WHAT IS REQUIRED =>
Rewrite the passage on rare cancers below, starting at the words "Rare cancers are" and stopping after "of treatment options.", with "physicians" replaced by "doctors".

READING PASSAGE =>

A recent report from the American Cancer Society (ACS) found that one in five cancers diagnosed in the United States (U.S.) is a rare cancer, which is defined as an incidence of fewer than six cases per 100,000 people per year. By this definition, around 200 forms of rare cancer compose around 20%-25% of all U.S. cancer diagnoses, which affect more than 400,000 Americans per year.
There are a significant number of incidences of rare cancers in the U.S. military population. Over 60 forms of cancer disproportionately impact those who have served in the military, and 67% of them are rare cancers. 2017 data suggests that there are approximately 8,000 new cases of rare cancers in the U.S. Department of Veterans Affairs (VA) per year which account for 16% of all VA cancers.
Rare cancers are traditionally understudied, reducing the progress of research and hindering decisions for patients, physicians, and policy makers. For many rare cancers, research to identify causes or develop strategies for prevention and early detection is extremely difficult. In addition, rare cancers can be extremely challenging in terms of diagnosis, getting information about the cancer and caregiver assistance, fewer number of clinical trials, and lack of treatment options.

DATA PROVIDED =>

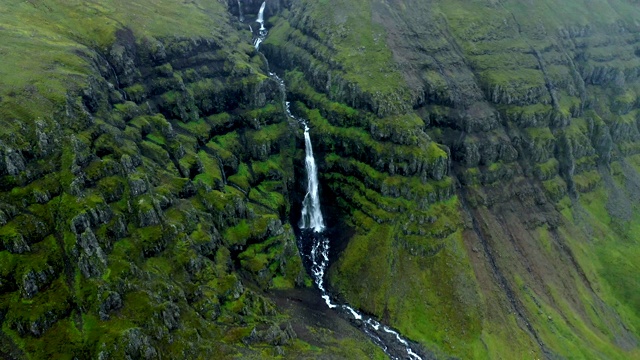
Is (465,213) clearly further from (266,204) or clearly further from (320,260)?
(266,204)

...

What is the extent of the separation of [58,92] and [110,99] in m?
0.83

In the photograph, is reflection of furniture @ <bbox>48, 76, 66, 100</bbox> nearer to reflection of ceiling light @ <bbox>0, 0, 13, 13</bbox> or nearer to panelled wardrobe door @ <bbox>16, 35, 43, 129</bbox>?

==

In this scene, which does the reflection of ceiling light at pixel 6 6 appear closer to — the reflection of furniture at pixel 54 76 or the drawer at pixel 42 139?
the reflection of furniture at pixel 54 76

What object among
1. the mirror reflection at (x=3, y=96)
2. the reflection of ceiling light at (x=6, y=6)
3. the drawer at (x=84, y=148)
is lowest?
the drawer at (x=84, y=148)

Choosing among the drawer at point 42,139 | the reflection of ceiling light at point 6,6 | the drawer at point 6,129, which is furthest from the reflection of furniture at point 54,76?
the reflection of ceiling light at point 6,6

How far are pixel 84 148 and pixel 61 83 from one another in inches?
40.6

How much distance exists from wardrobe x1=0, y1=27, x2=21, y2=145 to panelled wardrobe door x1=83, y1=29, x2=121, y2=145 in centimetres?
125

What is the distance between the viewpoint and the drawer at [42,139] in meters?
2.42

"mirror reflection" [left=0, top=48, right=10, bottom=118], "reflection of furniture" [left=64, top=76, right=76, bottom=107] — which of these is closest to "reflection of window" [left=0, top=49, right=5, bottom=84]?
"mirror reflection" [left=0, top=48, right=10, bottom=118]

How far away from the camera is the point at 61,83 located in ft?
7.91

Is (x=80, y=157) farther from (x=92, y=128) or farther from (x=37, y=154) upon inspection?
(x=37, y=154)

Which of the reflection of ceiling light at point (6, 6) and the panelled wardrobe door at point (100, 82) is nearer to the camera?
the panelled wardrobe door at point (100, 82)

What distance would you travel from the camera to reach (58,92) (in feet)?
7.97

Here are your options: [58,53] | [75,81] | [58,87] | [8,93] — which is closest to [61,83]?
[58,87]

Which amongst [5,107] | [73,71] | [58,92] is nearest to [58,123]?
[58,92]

EXPECTED ANSWER =>
Rare cancers are traditionally understudied, reducing the progress of research and hindering decisions for patients, doctors, and policy makers. For many rare cancers, research to identify causes or develop strategies for prevention and early detection is extremely difficult. In addition, rare cancers can be extremely challenging in terms of diagnosis, getting information about the cancer and caregiver assistance, fewer number of clinical trials, and lack of treatment options.